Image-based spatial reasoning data
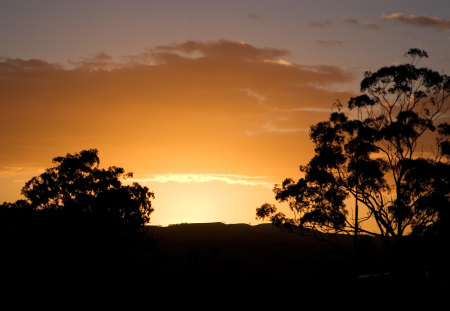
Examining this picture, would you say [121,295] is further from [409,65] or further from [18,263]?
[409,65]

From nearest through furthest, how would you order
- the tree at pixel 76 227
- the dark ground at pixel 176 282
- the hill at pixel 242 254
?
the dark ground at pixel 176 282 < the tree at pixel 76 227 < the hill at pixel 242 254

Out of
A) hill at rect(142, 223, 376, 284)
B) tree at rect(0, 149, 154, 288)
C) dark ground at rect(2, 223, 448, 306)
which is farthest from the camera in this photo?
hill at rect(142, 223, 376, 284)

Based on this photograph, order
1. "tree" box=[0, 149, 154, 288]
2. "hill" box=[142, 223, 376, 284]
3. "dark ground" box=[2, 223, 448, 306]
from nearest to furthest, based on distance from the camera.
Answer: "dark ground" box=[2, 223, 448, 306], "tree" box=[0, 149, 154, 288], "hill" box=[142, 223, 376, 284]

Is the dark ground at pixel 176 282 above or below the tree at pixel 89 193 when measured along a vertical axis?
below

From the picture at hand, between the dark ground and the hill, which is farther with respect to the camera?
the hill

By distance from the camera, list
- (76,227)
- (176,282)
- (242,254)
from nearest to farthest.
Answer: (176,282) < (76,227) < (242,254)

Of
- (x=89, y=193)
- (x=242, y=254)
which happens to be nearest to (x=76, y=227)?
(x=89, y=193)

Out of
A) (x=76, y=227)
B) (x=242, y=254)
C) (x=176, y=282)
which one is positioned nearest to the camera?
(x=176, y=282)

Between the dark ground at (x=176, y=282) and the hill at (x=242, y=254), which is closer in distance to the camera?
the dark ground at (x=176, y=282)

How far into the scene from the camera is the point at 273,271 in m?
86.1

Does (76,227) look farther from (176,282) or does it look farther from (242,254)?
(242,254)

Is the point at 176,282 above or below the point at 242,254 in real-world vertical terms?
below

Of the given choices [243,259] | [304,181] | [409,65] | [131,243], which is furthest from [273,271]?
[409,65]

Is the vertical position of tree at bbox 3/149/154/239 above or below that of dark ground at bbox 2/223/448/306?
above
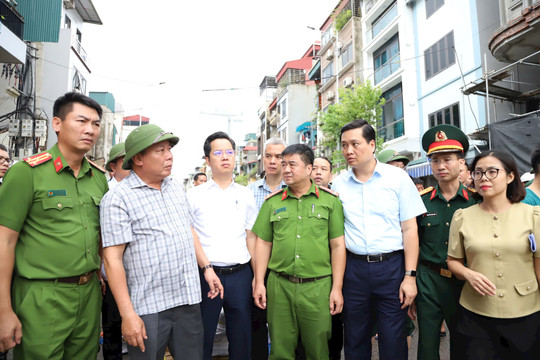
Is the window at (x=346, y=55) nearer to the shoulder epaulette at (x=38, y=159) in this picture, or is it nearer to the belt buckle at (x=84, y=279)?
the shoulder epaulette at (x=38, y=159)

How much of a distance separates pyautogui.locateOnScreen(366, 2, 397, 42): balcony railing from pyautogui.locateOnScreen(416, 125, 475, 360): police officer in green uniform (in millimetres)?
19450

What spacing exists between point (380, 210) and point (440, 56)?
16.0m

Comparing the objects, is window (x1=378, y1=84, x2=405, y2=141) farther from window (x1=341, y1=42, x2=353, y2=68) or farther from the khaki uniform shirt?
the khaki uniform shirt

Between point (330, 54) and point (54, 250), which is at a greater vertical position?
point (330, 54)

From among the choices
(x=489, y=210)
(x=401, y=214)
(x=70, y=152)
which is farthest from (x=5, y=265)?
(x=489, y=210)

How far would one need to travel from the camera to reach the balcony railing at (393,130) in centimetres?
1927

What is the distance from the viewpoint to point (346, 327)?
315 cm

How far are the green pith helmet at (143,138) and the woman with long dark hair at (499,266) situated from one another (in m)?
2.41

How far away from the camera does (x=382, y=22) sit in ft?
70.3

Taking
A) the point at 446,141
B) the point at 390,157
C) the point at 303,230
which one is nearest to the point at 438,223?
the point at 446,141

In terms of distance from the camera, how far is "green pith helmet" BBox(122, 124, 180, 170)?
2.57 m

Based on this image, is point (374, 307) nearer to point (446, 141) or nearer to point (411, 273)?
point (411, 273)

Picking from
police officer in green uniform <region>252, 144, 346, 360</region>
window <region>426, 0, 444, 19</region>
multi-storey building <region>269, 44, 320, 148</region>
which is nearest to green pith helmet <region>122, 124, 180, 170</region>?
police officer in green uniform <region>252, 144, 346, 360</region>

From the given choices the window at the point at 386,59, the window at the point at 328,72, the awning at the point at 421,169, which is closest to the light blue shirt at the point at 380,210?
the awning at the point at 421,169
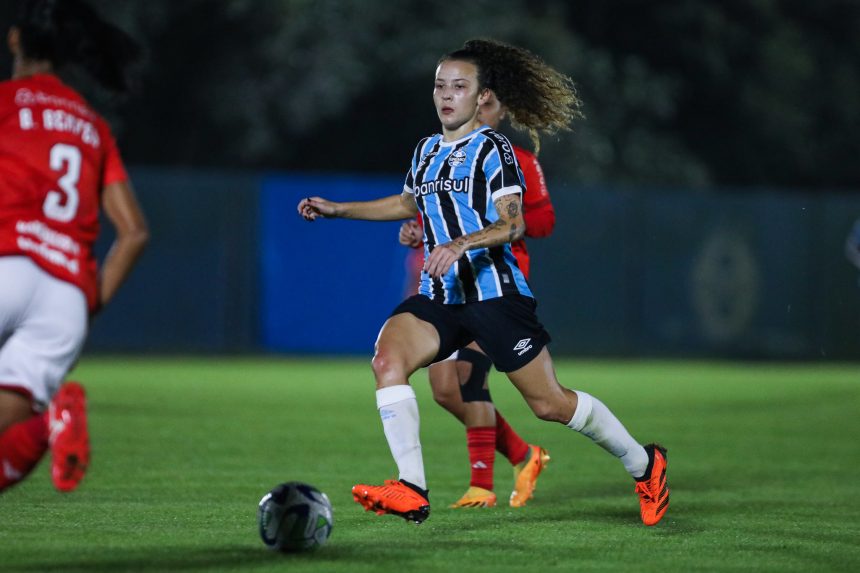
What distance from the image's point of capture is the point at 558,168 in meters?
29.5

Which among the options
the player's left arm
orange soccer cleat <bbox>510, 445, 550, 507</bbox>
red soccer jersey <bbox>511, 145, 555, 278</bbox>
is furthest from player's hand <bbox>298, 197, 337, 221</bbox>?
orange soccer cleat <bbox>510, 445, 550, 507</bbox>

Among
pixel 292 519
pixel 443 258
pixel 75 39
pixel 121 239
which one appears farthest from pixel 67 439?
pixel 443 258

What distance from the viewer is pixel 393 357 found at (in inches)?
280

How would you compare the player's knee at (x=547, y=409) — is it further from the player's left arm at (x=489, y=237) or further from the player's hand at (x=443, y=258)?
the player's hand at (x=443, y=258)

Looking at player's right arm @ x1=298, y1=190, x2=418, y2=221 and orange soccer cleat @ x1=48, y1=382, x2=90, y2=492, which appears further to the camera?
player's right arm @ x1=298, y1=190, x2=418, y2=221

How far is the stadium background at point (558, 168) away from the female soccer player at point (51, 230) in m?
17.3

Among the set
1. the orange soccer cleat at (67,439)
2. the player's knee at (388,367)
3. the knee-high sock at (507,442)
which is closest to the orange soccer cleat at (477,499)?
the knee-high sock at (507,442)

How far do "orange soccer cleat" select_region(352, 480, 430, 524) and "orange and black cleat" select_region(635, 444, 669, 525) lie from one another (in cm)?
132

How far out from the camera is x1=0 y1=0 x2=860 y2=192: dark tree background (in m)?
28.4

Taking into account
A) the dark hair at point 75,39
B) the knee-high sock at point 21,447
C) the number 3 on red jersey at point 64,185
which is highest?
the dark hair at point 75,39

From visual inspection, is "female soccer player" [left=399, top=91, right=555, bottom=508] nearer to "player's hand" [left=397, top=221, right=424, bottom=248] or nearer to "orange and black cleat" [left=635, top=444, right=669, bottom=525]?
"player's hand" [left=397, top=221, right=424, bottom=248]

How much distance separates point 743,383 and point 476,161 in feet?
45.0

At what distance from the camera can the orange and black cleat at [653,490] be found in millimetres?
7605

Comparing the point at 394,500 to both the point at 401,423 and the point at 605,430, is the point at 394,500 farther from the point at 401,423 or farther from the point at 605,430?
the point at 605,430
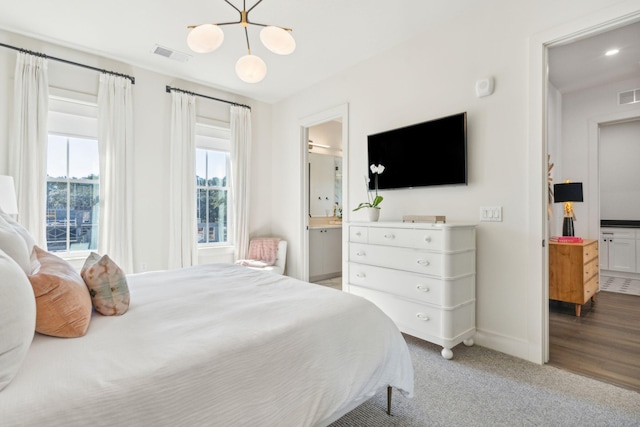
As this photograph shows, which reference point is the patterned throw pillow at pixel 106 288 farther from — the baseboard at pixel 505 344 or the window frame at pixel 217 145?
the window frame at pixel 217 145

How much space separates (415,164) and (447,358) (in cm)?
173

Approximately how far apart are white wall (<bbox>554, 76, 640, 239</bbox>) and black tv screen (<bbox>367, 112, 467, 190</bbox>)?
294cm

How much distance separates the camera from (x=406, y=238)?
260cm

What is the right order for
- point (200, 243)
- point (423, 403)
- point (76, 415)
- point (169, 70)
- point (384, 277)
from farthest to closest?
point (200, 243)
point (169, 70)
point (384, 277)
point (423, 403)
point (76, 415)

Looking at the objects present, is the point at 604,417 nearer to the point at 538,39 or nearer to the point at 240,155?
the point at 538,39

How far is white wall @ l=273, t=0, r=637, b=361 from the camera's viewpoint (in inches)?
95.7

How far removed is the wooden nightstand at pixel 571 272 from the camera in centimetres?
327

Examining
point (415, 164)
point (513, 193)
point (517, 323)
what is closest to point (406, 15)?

Your instructions:
Restate the whole listing above exactly, except for its images.

Exercise solution:
Examining this picture, would you say [121,295] is further from [409,65] or further from [18,263]?
[409,65]

From nearest through furthest, how would you order
- the tree at pixel 76 227
- the dark ground at pixel 176 282
- the hill at pixel 242 254
?
the dark ground at pixel 176 282 < the tree at pixel 76 227 < the hill at pixel 242 254

Out of
A) hill at rect(142, 223, 376, 284)
B) tree at rect(0, 149, 154, 288)
C) dark ground at rect(2, 223, 448, 306)
which is farthest from the camera in this photo?
hill at rect(142, 223, 376, 284)

Based on this photograph, order
1. "tree" box=[0, 149, 154, 288]
2. "hill" box=[142, 223, 376, 284]
3. "dark ground" box=[2, 223, 448, 306]
from nearest to furthest, based on distance from the camera.
Answer: "dark ground" box=[2, 223, 448, 306], "tree" box=[0, 149, 154, 288], "hill" box=[142, 223, 376, 284]

Is the dark ground at pixel 176 282 above or below the tree at pixel 89 193 when measured along a vertical axis?
below

From the picture at hand, between the dark ground and the hill, which is farther with respect to the camera?
the hill

By distance from the camera, list
- (76,227)
- (176,282)
- (242,254)
from nearest to farthest.
Answer: (176,282) < (76,227) < (242,254)

Of
- (x=89, y=193)
- (x=242, y=254)
which happens to be nearest to (x=76, y=227)?
(x=89, y=193)

Out of
A) (x=76, y=227)
B) (x=242, y=254)
C) (x=176, y=282)
which one is positioned nearest to the camera?
(x=176, y=282)

Between the dark ground at (x=176, y=282) and the hill at (x=242, y=254), which is closer in distance to the camera?
the dark ground at (x=176, y=282)

How far into the scene from the camera is the point at 273,271 in m?
86.1

Does (76,227) look farther from (176,282) or does it look farther from (242,254)?
(242,254)

Is the point at 176,282 above or below the point at 242,254 in real-world vertical terms?
below

Of the given choices [243,259] | [304,181] | [409,65] | [131,243], which is furthest from [273,271]?
[409,65]

Is the vertical position of tree at bbox 3/149/154/239 above or below that of dark ground at bbox 2/223/448/306?
above
Is the window at (x=346, y=55) nearer to the shoulder epaulette at (x=38, y=159) in this picture, or is it nearer to the belt buckle at (x=84, y=279)?
the shoulder epaulette at (x=38, y=159)

How much of a distance separates pyautogui.locateOnScreen(366, 2, 397, 42): balcony railing from pyautogui.locateOnScreen(416, 125, 475, 360): police officer in green uniform (in millimetres)?
19450

What spacing exists between point (380, 210) and point (440, 56)?
16.0m

Comparing the objects, is window (x1=378, y1=84, x2=405, y2=141) farther from window (x1=341, y1=42, x2=353, y2=68) or farther from the khaki uniform shirt?
the khaki uniform shirt

Between point (330, 54) and point (54, 250), which is at a greater vertical position?
point (330, 54)

From among the choices
(x=489, y=210)
(x=401, y=214)
(x=70, y=152)
which is farthest from (x=5, y=265)?
(x=489, y=210)

How far would one need to travel from the camera to reach the balcony railing at (393,130) in centimetres?
1927

What is the distance from the viewpoint to point (346, 327)?
315 cm

How far are the green pith helmet at (143,138) and the woman with long dark hair at (499,266) situated from one another (in m)?
2.41

How far away from the camera does (x=382, y=22) sit in ft?
70.3

Taking
A) the point at 446,141
B) the point at 390,157
C) the point at 303,230
which one is nearest to the point at 438,223?
the point at 446,141

In terms of distance from the camera, how far is "green pith helmet" BBox(122, 124, 180, 170)?
2.57 m

Based on this image, is point (374, 307) nearer to point (446, 141) or nearer to point (411, 273)?
point (411, 273)

Picking from
police officer in green uniform <region>252, 144, 346, 360</region>
window <region>426, 0, 444, 19</region>
multi-storey building <region>269, 44, 320, 148</region>
which is nearest to green pith helmet <region>122, 124, 180, 170</region>?
police officer in green uniform <region>252, 144, 346, 360</region>

From the given choices the window at the point at 386,59, the window at the point at 328,72, the awning at the point at 421,169, which is closest to the light blue shirt at the point at 380,210?
the awning at the point at 421,169
What distance from the image's point of capture is the point at 558,168 in meters?
29.5

Which among the options
the player's left arm
orange soccer cleat <bbox>510, 445, 550, 507</bbox>
red soccer jersey <bbox>511, 145, 555, 278</bbox>
is furthest from player's hand <bbox>298, 197, 337, 221</bbox>?
orange soccer cleat <bbox>510, 445, 550, 507</bbox>

Among
pixel 292 519
pixel 443 258
pixel 75 39
pixel 121 239
which one appears farthest from pixel 67 439?
pixel 443 258

What distance from the viewer is pixel 393 357 found at (in inches)?
280

How would you compare the player's knee at (x=547, y=409) — is it further from the player's left arm at (x=489, y=237) or further from the player's hand at (x=443, y=258)?
the player's hand at (x=443, y=258)

Looking at player's right arm @ x1=298, y1=190, x2=418, y2=221 and orange soccer cleat @ x1=48, y1=382, x2=90, y2=492, which appears further to the camera?
player's right arm @ x1=298, y1=190, x2=418, y2=221

How far is the stadium background at point (558, 168) away from the female soccer player at point (51, 230) in m?
17.3

Among the set
1. the orange soccer cleat at (67,439)
2. the player's knee at (388,367)
3. the knee-high sock at (507,442)
which is closest to the orange soccer cleat at (477,499)?
the knee-high sock at (507,442)

How far do "orange soccer cleat" select_region(352, 480, 430, 524) and "orange and black cleat" select_region(635, 444, 669, 525) lie from one another (in cm)?
132

How far out from the camera is x1=0 y1=0 x2=860 y2=192: dark tree background (in m)?
28.4

Taking into account
A) the dark hair at point 75,39
B) the knee-high sock at point 21,447
C) the number 3 on red jersey at point 64,185
which is highest?
the dark hair at point 75,39

From visual inspection, is "female soccer player" [left=399, top=91, right=555, bottom=508] nearer to "player's hand" [left=397, top=221, right=424, bottom=248] or nearer to "orange and black cleat" [left=635, top=444, right=669, bottom=525]?
"player's hand" [left=397, top=221, right=424, bottom=248]

How much distance separates point 743,383 and point 476,161 in feet?
45.0

At what distance from the camera can the orange and black cleat at [653,490] be found in millimetres?
7605

Comparing the point at 394,500 to both the point at 401,423 and the point at 605,430, is the point at 394,500 farther from the point at 401,423 or farther from the point at 605,430?
the point at 605,430
As this photograph shows, which reference point is the patterned throw pillow at pixel 106 288 farther from — the baseboard at pixel 505 344 or the window frame at pixel 217 145?
the window frame at pixel 217 145

How much space separates (415,164) and (447,358) (in cm)?
173

Approximately how far apart are white wall (<bbox>554, 76, 640, 239</bbox>) and black tv screen (<bbox>367, 112, 467, 190</bbox>)?
294cm

How much distance separates the camera from (x=406, y=238)?
260cm

What is the right order for
- point (200, 243)
- point (423, 403)
- point (76, 415)
- point (169, 70)
- point (384, 277)
from farthest to closest?
point (200, 243)
point (169, 70)
point (384, 277)
point (423, 403)
point (76, 415)

Looking at the objects present, is the point at 604,417 nearer to the point at 538,39 or nearer to the point at 240,155?
the point at 538,39

How far is white wall @ l=273, t=0, r=637, b=361 from the camera's viewpoint (in inches)?
95.7

How far removed is the wooden nightstand at pixel 571 272 from the camera in centimetres?
327

Examining
point (415, 164)
point (513, 193)
point (517, 323)
what is closest to point (406, 15)?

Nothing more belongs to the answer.